● **Text for analysis**
Parenting

How To Help Your Tween Navigate Friendship Drama

by Ashley Gold
Mother helping her tween daughter navigate friendship drama
Oliver Rossi/Getty

It’s coming up on Halloween. That should mean pumpkins, scary movies, and fall-themed decorations. It should mean kids choosing costumes and deciding which neighborhood to trick-or-treat in. It shouldn’t be the source of tween friendship drama.

And yet it is this year. This year, Halloween—and the group costume—is the reason my daughter’s heart hurts. It’s the reason she’s questioning herself and whether her lifelong friends are the people she wants to be friends with. Because this year my daughter and another girl were excluded from the group costume.

The seven girls in my daughter’s friend group have been close since kindergarten. There have been dust-ups and hurt feelings at various points among them all, but by and large, the group has been a happy, cohesive whole.

Until now. The girls all started middle school, and for reasons I can’t understand, suddenly seven was a crowd. A line in the proverbial friendship sand has been drawn—in a very public and direct way. My daughter’s left with a broken heart and difficult lesson about friendship.

It’s painful to see my tender-hearted daughter hurting. My heart aches for her and I desperately want to “fix” her pain. I want to yell at the girls who have made her feel less than. I want to prop up her self-esteem while she heals from this hurt. Or, I want to erase the past or move or do something extreme to take away her pain.

Of course, I can’t do any of that. I can’t “fix” this for her. Sure, I could call the other moms who I’ve known for a decade and ask them to speak with their daughters, but to what end? I don’t want to force her into a space where she’s not wanted. She deserves to be in a space where she’s included because she’s wonderful, not because her mom made a call.

I suspect trying to “fix” her problem would ultimately be a disservice to her. She’ll be confronted with situations like this from now through adulthood, and what she needs are tools to help her navigate the inevitable drama that tween friendships often churn up.

In an article for Parents Magazine, parent and school counselor Andy Mullen offered a handful of helpful advice for parents navigating tween friendship drama.

● **Excerpted records**

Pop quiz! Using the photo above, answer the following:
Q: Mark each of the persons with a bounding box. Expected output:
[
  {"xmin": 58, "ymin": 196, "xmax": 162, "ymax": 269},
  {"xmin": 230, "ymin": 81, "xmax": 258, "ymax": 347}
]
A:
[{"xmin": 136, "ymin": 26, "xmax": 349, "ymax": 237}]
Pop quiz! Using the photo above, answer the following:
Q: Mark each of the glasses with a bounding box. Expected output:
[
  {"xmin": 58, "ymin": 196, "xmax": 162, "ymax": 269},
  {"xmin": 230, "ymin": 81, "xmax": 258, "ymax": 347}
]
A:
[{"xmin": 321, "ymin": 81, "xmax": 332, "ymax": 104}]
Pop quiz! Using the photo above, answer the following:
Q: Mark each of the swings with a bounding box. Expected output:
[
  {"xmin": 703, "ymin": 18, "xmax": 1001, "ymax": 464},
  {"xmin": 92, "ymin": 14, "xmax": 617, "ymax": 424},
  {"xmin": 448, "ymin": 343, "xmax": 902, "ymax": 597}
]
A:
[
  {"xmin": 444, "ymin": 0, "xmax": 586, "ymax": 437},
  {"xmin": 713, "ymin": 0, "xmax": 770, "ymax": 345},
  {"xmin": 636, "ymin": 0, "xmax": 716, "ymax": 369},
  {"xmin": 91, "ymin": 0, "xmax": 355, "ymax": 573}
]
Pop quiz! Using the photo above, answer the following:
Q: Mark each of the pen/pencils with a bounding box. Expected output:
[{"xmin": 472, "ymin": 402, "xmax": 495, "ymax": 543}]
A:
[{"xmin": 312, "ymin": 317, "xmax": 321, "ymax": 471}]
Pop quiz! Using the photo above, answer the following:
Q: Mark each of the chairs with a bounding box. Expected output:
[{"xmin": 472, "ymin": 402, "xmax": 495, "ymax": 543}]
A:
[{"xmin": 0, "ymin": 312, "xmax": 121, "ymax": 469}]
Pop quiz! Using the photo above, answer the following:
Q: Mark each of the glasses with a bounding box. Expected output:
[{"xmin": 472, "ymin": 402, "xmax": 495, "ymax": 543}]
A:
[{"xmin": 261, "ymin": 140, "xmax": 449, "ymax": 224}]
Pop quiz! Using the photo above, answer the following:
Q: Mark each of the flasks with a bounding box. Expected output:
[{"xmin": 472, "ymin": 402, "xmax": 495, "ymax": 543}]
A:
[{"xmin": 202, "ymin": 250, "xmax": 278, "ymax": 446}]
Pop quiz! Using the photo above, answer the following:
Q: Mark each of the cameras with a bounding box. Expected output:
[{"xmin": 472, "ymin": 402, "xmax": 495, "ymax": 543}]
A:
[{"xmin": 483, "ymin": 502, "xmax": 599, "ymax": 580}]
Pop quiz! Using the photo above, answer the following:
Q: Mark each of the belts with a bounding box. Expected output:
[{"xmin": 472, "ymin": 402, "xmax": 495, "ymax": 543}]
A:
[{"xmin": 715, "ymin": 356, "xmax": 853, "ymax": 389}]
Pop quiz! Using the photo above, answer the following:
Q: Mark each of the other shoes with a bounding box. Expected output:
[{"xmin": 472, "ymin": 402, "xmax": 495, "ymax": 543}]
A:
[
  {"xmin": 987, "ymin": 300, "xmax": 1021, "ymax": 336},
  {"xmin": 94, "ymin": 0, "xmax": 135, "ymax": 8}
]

● **Exercise set**
**A.** Transcribe the part of the article on tween friendship drama from "It’s coming up" to "happy, cohesive whole.".
**B.** In the article on tween friendship drama, what does the author say Halloween should mean? List every item.

● **Task-by-task results**
**A.**
It’s coming up on Halloween. That should mean pumpkins, scary movies, and fall-themed decorations. It should mean kids choosing costumes and deciding which neighborhood to trick-or-treat in. It shouldn’t be the source of tween friendship drama.

And yet it is this year. This year, Halloween—and the group costume—is the reason my daughter’s heart hurts. It’s the reason she’s questioning herself and whether her lifelong friends are the people she wants to be friends with. Because this year my daughter and another girl were excluded from the group costume.

The seven girls in my daughter’s friend group have been close since kindergarten. There have been dust-ups and hurt feelings at various points among them all, but by and large, the group has been a happy, cohesive whole.

**B.**
- Pumpkins
- Scary movies
- Fall-themed decorations
- Kids choosing costumes
- Kids deciding which neighborhood to trick-or-treat in